L'autre jour, il y avait un prof d'économie à la radio qui expliquait ça - sur ce ton, vous savez, ce ton fatigué d'avance d'avoir à expliquer une autre fois le b. a.-ba de l'économie à une bande de nuls comme vous et moi. Je vous résume ce que disait le type: la consommation est le moteur principal du progrès. C'est parce que vous achetez des télés comme des fous qu'on a pu mettre au point la haute définition. C'est parce vous êtes tout le temps en train d'acheter n'importe quoi de complètement inutile et ridicule que d'immenses progrès peuvent être faits en science, en médecine, en communication.

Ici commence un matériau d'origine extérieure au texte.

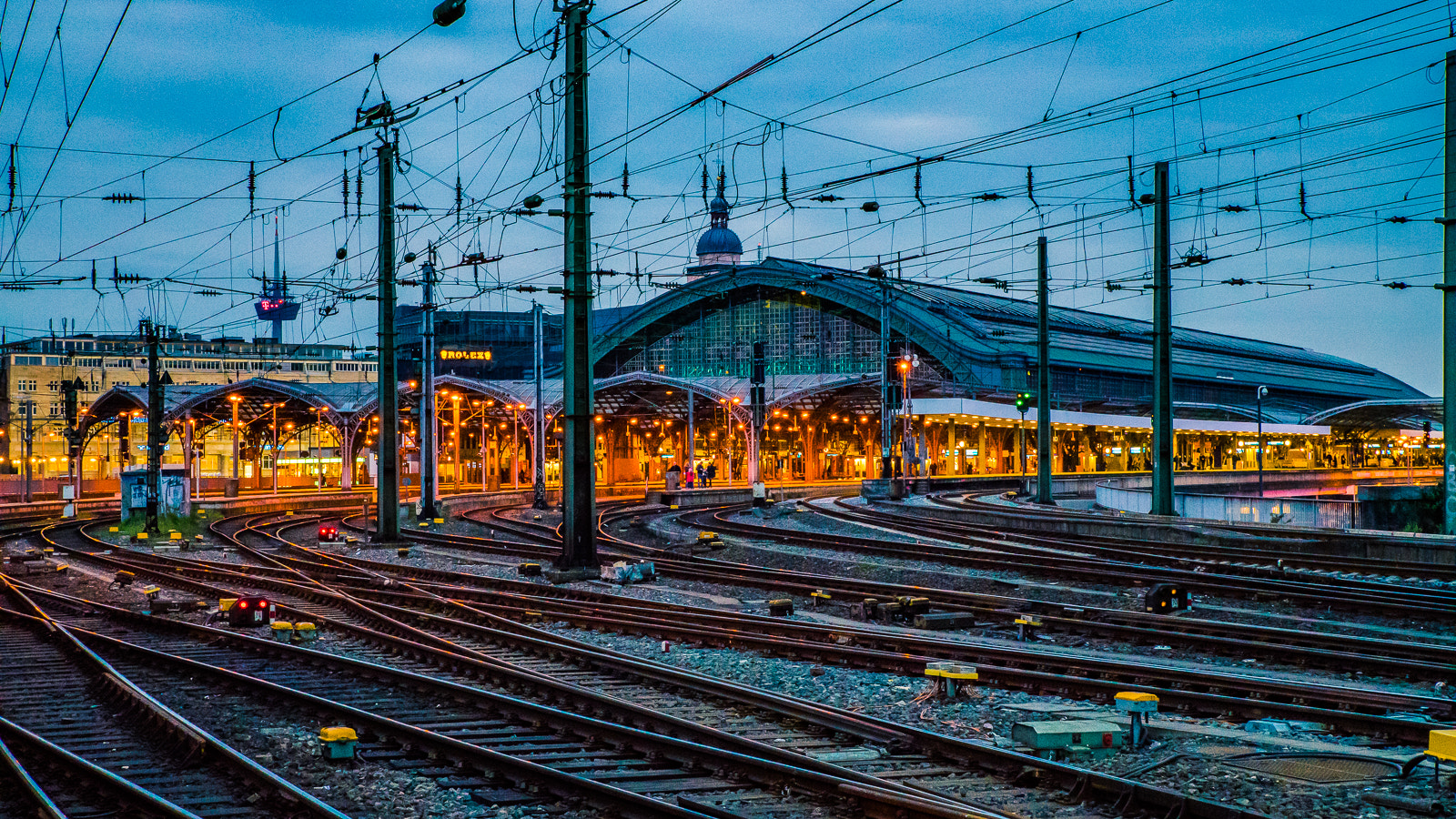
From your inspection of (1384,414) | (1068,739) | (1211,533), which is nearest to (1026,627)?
(1068,739)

Vous comprenez bien le sens de cette théorie?

Plus vous dépensez , plus vous achetez n'importe quoi n'importe comment, plus vous vous précipitez pour acheter le dernier iPod, le dernier portable, plus vous avez besoin, pour exulter et peut-être pour exister, de consommer, bref, plus vous êtes un peu con, plus vous contribuez au progrès.

Le monde est drôlement bien fait, quand même.

Et à l'inverse, quand, sans être frugal, vous n'êtes pas obsédé par l'«avoir», quand, dans la vie, vous tirez votre satisfaction non pas de l'acquisition mais de la conservation, quand vous êtes assez allumé pour échapper à la pub et à l'obsolescence programmée de la technologie, quand votre petite voisine que vous connaissez depuis qu'elle est haute comme ça vient vous présenter son nouveau chum en première année aux HEC et que ce petit crisse, déjà plus à droite que Mario Dumont et Facal ensemble, vous balance au bout de deux minutes de conversation que la consommation est «le fondement de notre psychologie comportementale» et que vous lui répondez va donc, hé, fondement toi-même, alors c'est que vous êtes contre le progrès.

Je suis, bien entendu, contre le progrès.